**Page excerpt:**
:::

The Attack Detention feature limits the number of sessions permitted from a single client to a max of 100 simultaneous and subsequent sessions for a client IP. Care should be used when implementing this policy as it may prevent legitimate applications from connecting correctly to the internet.

It is not recommended to enable this feature when:

  • The proxy is an upstream proxy for other proxies.
  • A group of clients are connecting to the proxy using an identical IP address from a NAT device.

To enable Attack Detection, issuing the following commands at the CLI:

proxy#conf t
Enter configuration commands, one per line. End with CTRL-Z.
proxy#(config)attack-detection
proxy#(config attack-detection)client
proxy#(config client)enable-limits

Authentication Loops

This occurs when clients send large amounts of retransmits due to authentication issues, which could result in high TCPIP CPU utilization and unknown errors written to the event log.

:::

**Input material:**
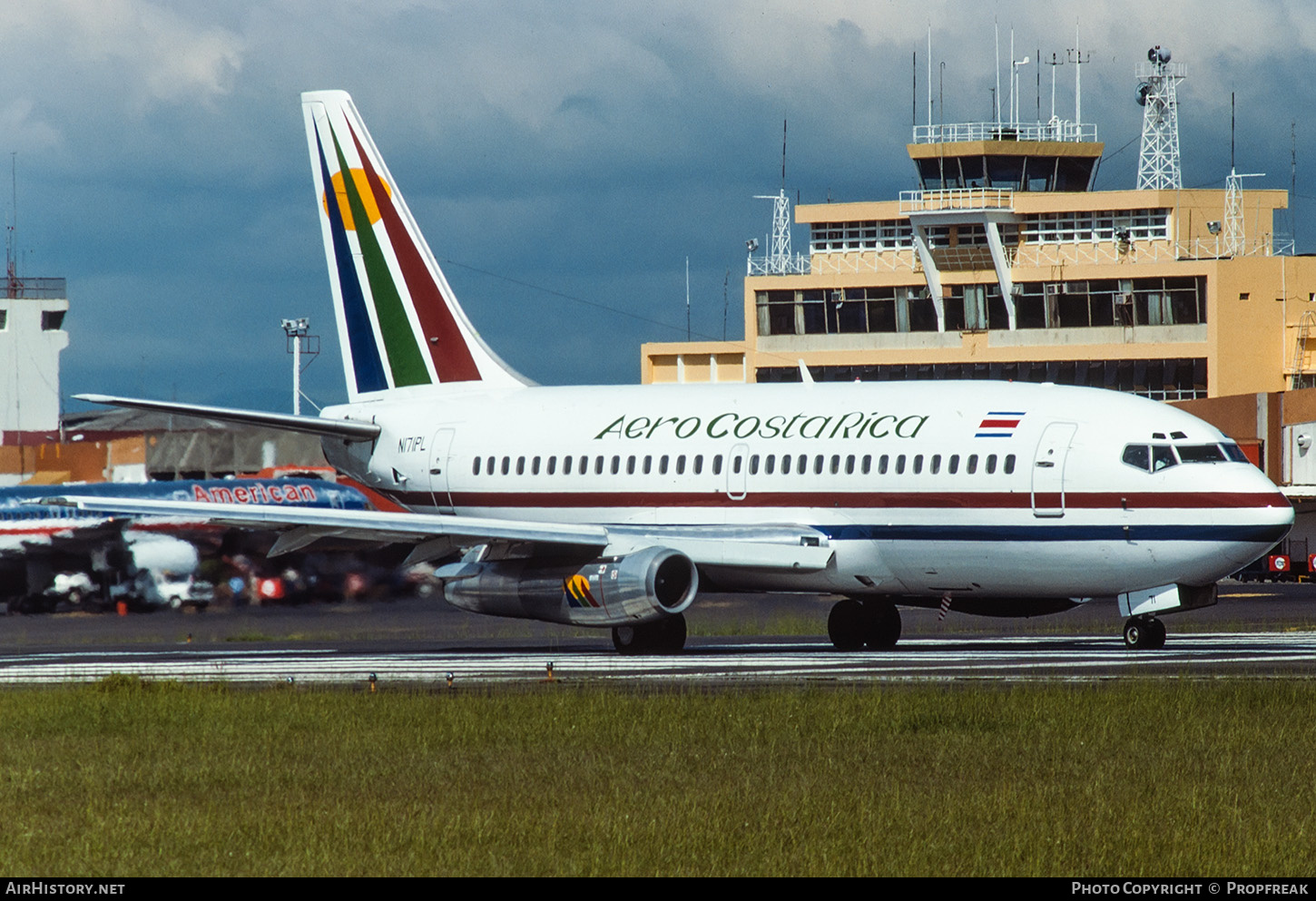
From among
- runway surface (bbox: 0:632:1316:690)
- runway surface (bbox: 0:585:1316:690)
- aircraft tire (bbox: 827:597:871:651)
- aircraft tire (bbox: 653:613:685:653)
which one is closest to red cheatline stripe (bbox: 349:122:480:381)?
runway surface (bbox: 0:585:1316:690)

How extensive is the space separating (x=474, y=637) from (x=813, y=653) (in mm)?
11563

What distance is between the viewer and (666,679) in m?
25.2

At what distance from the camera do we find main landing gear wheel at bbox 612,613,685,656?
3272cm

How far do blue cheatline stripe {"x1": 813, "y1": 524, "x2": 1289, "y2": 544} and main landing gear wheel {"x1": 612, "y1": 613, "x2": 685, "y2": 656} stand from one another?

:::

**Instruction A:** Report each line of the entries that contains the word "main".
**Instruction B:** Please continue the excerpt on proxy attack detection after its last sentence.

**Exercise answer A:**
At what distance from the camera do we find main landing gear wheel at bbox 612,613,685,656?
How far do blue cheatline stripe {"x1": 813, "y1": 524, "x2": 1289, "y2": 544} and main landing gear wheel {"x1": 612, "y1": 613, "x2": 685, "y2": 656} stand from one another?

**Exercise answer B:**
The following policy enables detailed logging to help isolate the application/site causing the issue: 

<Exception> exception.id=internal_error action.log_internal_error(yes)
exception.id=authentication_failed action.log_internal_error(yes)
define action log_internal_error
   log_message("you are using $(request.header.User-Agent) from $(client.address) and as user $(user.name) in realm $(realm) going to $(url)")
end action log_internal_error

Additional Information

Enabling TCP bad duplicate ack or Attack detection features needs to be understood and should be used sparingly.

Root cause of constant ACK Storm or excessive client requests  needs to be resolved  / investigated using packet captures taken from different points in the network.